Un concours de circonstances que seule la vie est capable de produire va décider pour lui. Les années 1970 sont marquées par une série de deuils dans la famille de Léonard : 1972, décès de son père Robert ; 1973, décès de sa mère Liline ; 1976, décès de Pierre. Ce dernier évènement, tragique, survient au moment où Léonard caresse l’idée de créer un musée archéologique autour du temple. L’attachement qui le liait à son petit frère le décide rapidement à lier la création d’un musée à celle d’une fondation en souvenir de Pierre. Le projet de la tour est définitivement abandonné et, six mois plus tard, des plans sont établis et des statuts élaborés pour la création de la ‘Fondation Pierre Gianadda’. Un an et demi après la signature de l’acte de constitution, l’espace est inauguré. Léonard déclare alors :
« Aujourd’hui une page se tourne ; des projets deviennent réalité.

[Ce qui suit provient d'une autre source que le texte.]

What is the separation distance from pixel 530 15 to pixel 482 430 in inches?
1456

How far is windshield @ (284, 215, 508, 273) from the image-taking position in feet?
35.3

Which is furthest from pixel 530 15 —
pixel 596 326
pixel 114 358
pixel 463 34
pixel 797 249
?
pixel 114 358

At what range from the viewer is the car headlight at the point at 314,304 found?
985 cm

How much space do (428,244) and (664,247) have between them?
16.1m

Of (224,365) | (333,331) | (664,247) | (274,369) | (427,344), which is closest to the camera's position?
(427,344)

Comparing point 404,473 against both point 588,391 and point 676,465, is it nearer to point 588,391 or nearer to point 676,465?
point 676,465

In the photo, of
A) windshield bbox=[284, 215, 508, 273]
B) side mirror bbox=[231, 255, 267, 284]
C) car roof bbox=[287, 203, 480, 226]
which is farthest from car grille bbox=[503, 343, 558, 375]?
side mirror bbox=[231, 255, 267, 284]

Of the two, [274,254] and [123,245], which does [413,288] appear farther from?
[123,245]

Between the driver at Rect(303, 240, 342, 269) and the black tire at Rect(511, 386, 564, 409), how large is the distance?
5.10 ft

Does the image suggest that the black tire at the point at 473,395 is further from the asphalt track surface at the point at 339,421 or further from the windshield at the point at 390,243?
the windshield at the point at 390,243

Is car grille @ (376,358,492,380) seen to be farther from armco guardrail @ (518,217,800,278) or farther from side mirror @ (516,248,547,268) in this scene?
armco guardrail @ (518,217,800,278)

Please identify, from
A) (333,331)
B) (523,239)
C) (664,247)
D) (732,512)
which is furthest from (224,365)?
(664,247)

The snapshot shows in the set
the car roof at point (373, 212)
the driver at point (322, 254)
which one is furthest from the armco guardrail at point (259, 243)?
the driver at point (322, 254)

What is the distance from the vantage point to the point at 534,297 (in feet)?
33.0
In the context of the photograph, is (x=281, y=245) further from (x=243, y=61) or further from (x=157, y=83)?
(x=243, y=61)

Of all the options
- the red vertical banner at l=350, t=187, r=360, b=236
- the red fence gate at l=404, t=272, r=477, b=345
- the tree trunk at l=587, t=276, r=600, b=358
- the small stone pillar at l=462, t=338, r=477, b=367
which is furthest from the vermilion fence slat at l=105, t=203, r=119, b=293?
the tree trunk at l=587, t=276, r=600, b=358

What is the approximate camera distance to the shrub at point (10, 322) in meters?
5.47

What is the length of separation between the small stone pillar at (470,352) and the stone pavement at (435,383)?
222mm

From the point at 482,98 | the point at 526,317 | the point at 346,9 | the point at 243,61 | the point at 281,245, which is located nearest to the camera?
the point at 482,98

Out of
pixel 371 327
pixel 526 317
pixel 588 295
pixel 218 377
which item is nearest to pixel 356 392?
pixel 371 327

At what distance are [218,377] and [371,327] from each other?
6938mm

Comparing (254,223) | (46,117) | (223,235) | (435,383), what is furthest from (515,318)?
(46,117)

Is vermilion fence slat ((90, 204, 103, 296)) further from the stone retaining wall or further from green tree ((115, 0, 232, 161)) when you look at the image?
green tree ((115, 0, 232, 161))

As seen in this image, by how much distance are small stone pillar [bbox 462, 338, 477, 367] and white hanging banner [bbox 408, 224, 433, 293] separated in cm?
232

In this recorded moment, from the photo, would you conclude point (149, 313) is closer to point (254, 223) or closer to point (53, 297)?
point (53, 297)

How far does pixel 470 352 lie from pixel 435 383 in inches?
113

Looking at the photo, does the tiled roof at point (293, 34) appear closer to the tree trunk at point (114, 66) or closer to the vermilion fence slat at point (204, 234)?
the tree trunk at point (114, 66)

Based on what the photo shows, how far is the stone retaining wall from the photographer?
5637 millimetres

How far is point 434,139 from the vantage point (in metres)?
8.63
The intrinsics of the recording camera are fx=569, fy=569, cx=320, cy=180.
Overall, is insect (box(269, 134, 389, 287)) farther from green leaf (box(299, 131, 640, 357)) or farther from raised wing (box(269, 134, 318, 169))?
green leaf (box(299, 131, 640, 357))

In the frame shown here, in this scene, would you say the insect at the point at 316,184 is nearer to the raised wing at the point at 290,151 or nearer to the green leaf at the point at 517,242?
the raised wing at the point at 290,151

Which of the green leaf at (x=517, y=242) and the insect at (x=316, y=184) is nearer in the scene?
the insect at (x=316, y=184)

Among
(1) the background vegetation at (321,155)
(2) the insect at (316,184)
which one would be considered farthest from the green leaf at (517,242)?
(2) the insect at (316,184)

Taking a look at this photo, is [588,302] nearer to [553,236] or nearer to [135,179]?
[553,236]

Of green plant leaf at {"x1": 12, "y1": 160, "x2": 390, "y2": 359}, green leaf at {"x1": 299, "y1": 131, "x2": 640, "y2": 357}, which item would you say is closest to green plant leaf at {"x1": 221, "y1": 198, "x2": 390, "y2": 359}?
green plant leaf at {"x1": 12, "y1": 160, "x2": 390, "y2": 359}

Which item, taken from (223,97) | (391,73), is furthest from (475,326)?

Après des mois de travail, de soucis, de joies, mais aussi de peine, nous arrivons au terme d’une étape. […] Il y a quarante ans aujourd’hui même naissait mon frère Pierre. C’était le 19 novembre 1938. Je ne m’en souviens pas, je n’avais que trois ans. Par contre, je me souviens comment nous avons grandi ensemble et combien c’était un frère merveilleux. Nous nous sommes toujours entendus comme deux larrons en foire pour faire les quatre cents coups. Parfois nos avis divergeaient mais nous nous retrouvions toujours. Nous nous appréciions et nous nous aimions. […] Entre nous il y avait une complicité merveilleuse et des liens que la brusque et tragique disparition de notre papa et de notre maman avait certainement resserrés. »

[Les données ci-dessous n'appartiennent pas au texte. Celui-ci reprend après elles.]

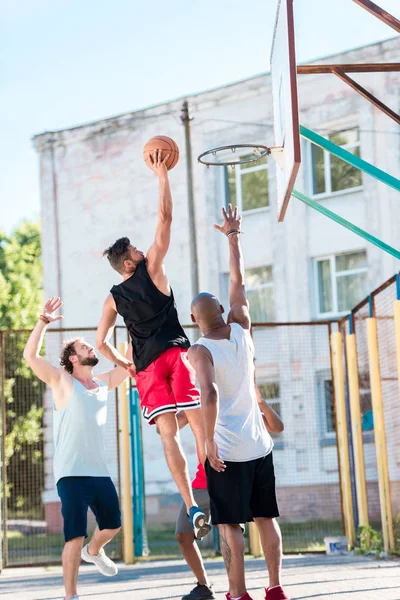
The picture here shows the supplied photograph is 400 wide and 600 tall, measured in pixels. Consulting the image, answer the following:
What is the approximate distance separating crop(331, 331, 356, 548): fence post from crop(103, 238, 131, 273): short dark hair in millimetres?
6435

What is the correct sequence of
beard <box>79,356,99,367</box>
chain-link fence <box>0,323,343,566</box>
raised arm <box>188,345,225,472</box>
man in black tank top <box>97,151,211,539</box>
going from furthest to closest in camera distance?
1. chain-link fence <box>0,323,343,566</box>
2. beard <box>79,356,99,367</box>
3. man in black tank top <box>97,151,211,539</box>
4. raised arm <box>188,345,225,472</box>

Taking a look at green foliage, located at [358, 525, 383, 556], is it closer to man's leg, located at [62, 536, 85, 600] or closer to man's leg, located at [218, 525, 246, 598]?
man's leg, located at [62, 536, 85, 600]

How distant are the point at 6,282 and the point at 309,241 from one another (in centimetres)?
1774

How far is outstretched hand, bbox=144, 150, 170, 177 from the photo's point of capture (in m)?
7.08

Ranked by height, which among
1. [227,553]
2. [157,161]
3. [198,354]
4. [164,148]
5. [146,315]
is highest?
[164,148]

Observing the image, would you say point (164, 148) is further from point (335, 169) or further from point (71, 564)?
point (335, 169)

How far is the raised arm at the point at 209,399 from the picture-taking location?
5.94 m

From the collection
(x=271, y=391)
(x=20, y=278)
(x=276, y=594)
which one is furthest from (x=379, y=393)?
(x=20, y=278)

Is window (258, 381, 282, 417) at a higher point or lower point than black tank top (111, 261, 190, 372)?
lower

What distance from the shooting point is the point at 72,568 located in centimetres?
686

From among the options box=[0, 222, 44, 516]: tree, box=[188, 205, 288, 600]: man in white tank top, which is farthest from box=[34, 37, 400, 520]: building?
box=[188, 205, 288, 600]: man in white tank top

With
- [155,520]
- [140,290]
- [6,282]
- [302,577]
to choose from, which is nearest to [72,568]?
[140,290]

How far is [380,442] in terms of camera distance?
1143 centimetres

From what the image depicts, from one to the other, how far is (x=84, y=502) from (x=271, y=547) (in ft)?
5.35
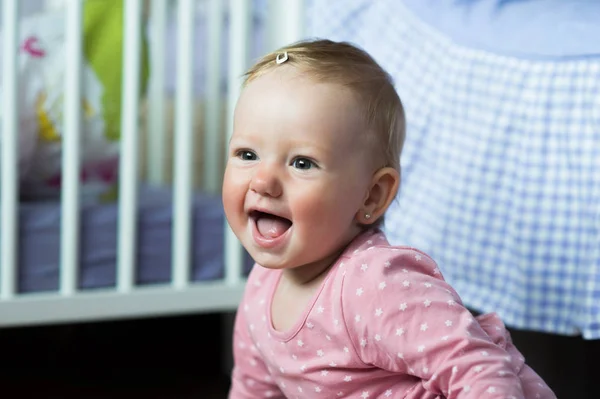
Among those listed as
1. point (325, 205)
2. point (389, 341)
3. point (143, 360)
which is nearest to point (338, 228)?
point (325, 205)

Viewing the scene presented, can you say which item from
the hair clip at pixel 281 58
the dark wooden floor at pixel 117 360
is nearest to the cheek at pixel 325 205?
the hair clip at pixel 281 58

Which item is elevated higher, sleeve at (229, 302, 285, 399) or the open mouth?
the open mouth

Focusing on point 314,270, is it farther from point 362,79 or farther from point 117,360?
point 117,360

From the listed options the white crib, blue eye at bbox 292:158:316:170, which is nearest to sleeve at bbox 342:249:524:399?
blue eye at bbox 292:158:316:170

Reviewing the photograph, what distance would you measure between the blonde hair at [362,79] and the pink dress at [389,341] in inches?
4.2

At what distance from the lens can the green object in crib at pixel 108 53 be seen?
1.44 m

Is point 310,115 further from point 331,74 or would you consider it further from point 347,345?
point 347,345

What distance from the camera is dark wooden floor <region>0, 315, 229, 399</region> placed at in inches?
63.7

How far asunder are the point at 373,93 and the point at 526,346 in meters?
0.58

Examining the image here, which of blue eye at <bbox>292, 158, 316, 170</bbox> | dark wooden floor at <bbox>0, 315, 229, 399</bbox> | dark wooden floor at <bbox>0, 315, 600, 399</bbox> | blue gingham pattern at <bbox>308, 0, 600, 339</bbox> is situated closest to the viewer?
blue eye at <bbox>292, 158, 316, 170</bbox>

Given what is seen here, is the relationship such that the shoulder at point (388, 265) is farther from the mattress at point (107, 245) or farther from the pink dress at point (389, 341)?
the mattress at point (107, 245)

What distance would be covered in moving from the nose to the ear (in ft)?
0.34

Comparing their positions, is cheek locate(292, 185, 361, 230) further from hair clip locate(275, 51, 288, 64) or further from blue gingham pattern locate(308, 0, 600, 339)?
blue gingham pattern locate(308, 0, 600, 339)

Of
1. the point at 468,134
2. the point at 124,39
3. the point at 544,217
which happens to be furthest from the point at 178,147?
the point at 544,217
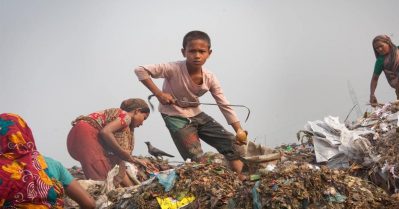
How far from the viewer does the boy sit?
3.88 meters

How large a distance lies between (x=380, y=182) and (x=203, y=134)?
176cm

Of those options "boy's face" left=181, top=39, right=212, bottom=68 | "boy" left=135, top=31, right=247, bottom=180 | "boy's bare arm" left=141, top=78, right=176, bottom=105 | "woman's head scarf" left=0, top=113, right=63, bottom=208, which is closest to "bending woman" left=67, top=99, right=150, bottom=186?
"boy" left=135, top=31, right=247, bottom=180

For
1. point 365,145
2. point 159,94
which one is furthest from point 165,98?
point 365,145

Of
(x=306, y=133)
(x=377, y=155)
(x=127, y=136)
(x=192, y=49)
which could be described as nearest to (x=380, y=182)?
(x=377, y=155)

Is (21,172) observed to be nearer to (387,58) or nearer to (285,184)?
(285,184)

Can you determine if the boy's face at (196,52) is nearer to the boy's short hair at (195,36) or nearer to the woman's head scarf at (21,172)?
the boy's short hair at (195,36)

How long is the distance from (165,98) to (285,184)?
1.78 m

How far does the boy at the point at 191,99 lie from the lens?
388cm

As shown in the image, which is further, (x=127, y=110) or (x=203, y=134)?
(x=127, y=110)

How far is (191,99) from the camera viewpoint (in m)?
4.07

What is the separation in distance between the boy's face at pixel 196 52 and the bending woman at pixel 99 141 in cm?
108

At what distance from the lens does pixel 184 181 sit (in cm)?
271

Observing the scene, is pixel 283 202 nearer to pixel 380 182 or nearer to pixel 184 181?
pixel 184 181

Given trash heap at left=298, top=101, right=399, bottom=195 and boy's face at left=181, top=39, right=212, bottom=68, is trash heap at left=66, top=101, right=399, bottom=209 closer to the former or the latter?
trash heap at left=298, top=101, right=399, bottom=195
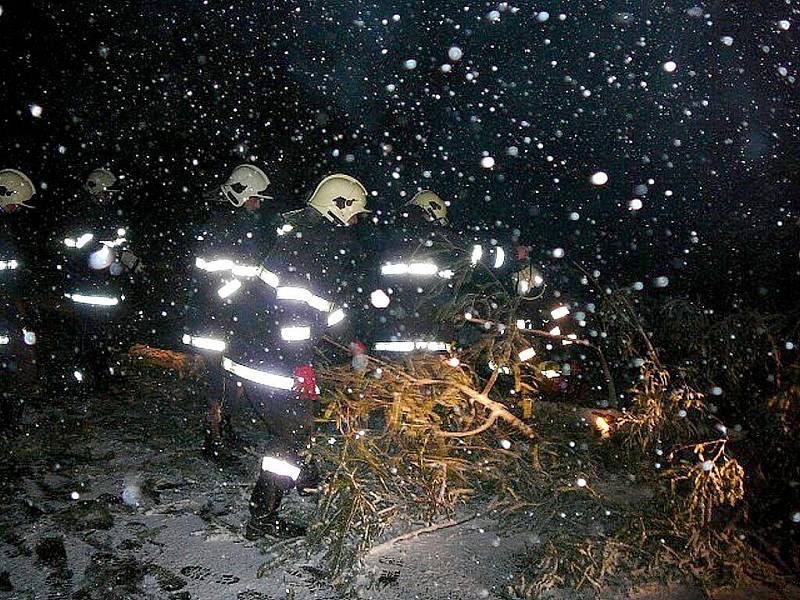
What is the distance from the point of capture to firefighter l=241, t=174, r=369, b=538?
3289mm

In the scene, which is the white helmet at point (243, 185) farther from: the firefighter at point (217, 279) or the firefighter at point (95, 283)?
the firefighter at point (95, 283)

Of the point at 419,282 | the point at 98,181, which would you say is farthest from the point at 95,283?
the point at 419,282

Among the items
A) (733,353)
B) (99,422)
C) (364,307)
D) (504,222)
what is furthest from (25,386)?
(504,222)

Au cours des quarante ans qui suivent, les buts de la Fondation sont spectaculairement mis en œuvre : a) Perpétuer le souvenir de Pierre Gianadda ; b) Assurer la conservation et la mise en valeur des vestiges du temple gallo-romain découvert en 1976 à Martigny ; c) Offrir les espaces nécessaires à la présentation d’objets archéologiques découverts à Martigny afin de constituer le Musée gallo-romain ; d) Utiliser à des fins culturelles les biens de la Fondation ; e) Contribuer d’une façon générale à l’essor culturel et touristique de Martigny.

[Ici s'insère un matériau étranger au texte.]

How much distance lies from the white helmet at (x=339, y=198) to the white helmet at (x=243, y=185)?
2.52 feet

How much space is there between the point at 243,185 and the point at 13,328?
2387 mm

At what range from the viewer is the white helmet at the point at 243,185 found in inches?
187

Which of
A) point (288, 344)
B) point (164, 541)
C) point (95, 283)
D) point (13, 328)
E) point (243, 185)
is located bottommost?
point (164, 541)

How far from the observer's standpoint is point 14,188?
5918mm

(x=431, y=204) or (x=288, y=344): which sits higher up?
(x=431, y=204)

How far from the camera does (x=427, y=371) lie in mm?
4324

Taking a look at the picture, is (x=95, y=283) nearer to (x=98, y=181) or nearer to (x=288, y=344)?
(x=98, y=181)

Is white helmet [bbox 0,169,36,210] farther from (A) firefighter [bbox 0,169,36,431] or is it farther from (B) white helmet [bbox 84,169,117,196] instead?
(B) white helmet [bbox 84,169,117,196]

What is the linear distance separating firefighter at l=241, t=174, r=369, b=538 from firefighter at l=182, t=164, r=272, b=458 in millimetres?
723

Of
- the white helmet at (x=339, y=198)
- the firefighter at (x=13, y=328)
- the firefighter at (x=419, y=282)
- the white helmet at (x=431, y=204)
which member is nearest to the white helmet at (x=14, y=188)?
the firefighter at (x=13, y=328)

Désireux de rendre la fondation vivante et dynamique, en homme habile et intuitif, Léonard Gianadda réussit à tisser au fil des ans des liens forts avec des personnalités du monde de l’art et de la musique. Le plus souvent, les rencontres professionnelles débouchent sur de belles amitiés. De grands noms apparaissent dès lors à l’affiche du programme de la Fondation : les Nikita Magaloff, Maurice André, Teresa Berganza, Isaac Stern ou Cecilia Bartoli, se produisent au milieu des Picasso, Rodin, Giacometti, Modigliani, Degas, Matisse, Manet, Van Gogh ou Chagall. Un trésor inespéré et précieux pour le développement de Martigny. Parallèlement, Léonard met également à l’honneur les artistes valaisans et suisses, que ce soit aux cimaises du musée, dans le parc ou encore, dès 1994, sur les ronds-points de la ville.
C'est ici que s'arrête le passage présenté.